• **TAREFA A REALIZAR**
Responda às perguntas seguintes com base no texto sobre o PDM de Sintra.
(a) O que querem recuperar as freguesias rurais?
(b) De que dois locais elevados se pode passear o olhar sobre o concelho?
(c) Quantos habitantes tem o concelho de Sintra?

• **EXCERTO PARA LEITURA**

PDM de Sintra pôs travão à construção no campo e agora quase todos querem revê-lo Avaliação de instrumento de gestão do território está em curso mas não recomenda mexidas no PDM. Solo urbano já escasseia em algumas freguesias. As rurais querem recuperar área de construção.
Quem sobe ao Palácio da Pena ou ao Castelo dos Mouros e, lá do alto, passeia o olhar sobre o concelho de Sintra, apercebe-se dos contrastes: a sul e a poente, a orla costeira com a mancha arbórea do parque natural que se estende desde Cascais; rodando para Norte, os aglomerados dispersos de casario entrecortados de campos, matas e montes suaves; e, para nascente, um largo corredor de prédios debruçados sobre a linha de comboio e o IC19. A larga maioria dos 400 mil habitantes concentra-se numa faixa urbana que vai da Portela de Sintra até Queluz, com grandes manchas populacionais como Algueirão, Mem Martins, Tapada das Mercês, Rio de Mouro, Agualva- Cacém e Massamá pelo meio.

• **EXTRATO DE DADOS**
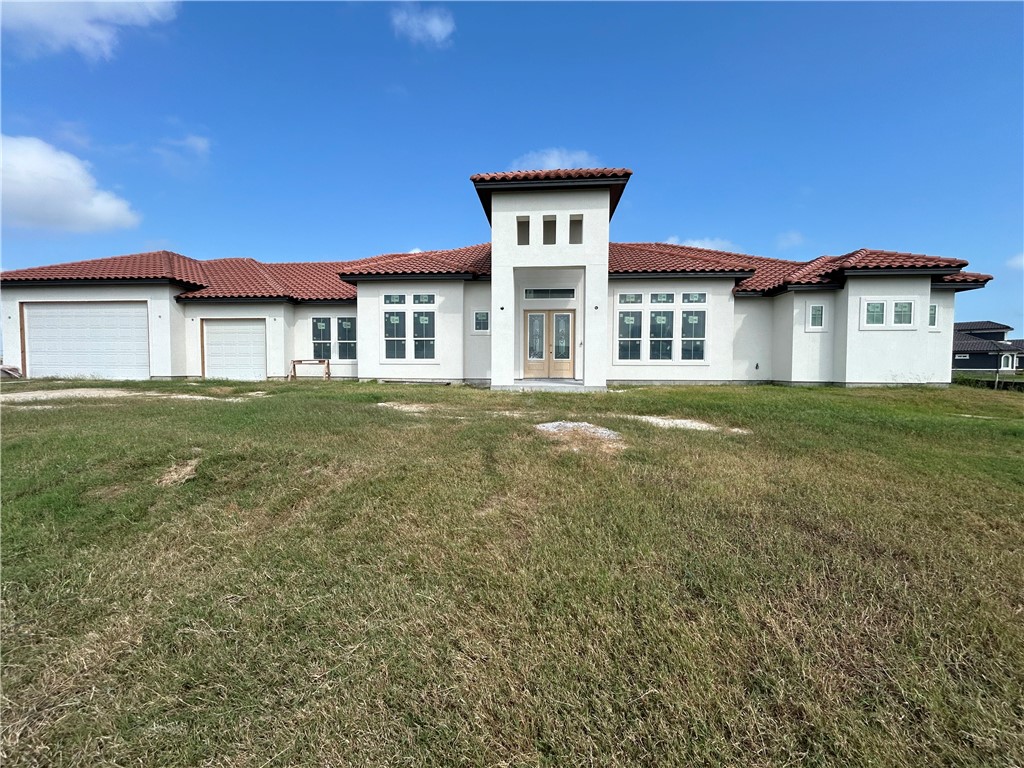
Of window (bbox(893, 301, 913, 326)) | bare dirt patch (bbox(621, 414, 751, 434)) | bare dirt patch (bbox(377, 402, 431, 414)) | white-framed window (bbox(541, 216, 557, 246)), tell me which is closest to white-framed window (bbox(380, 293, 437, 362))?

• **SOLUÇÃO**
(a) Querem recuperar área de construção.
(b) Do Palácio da Pena e do Castelo dos Mouros.
(c) Cerca de 400 mil habitantes.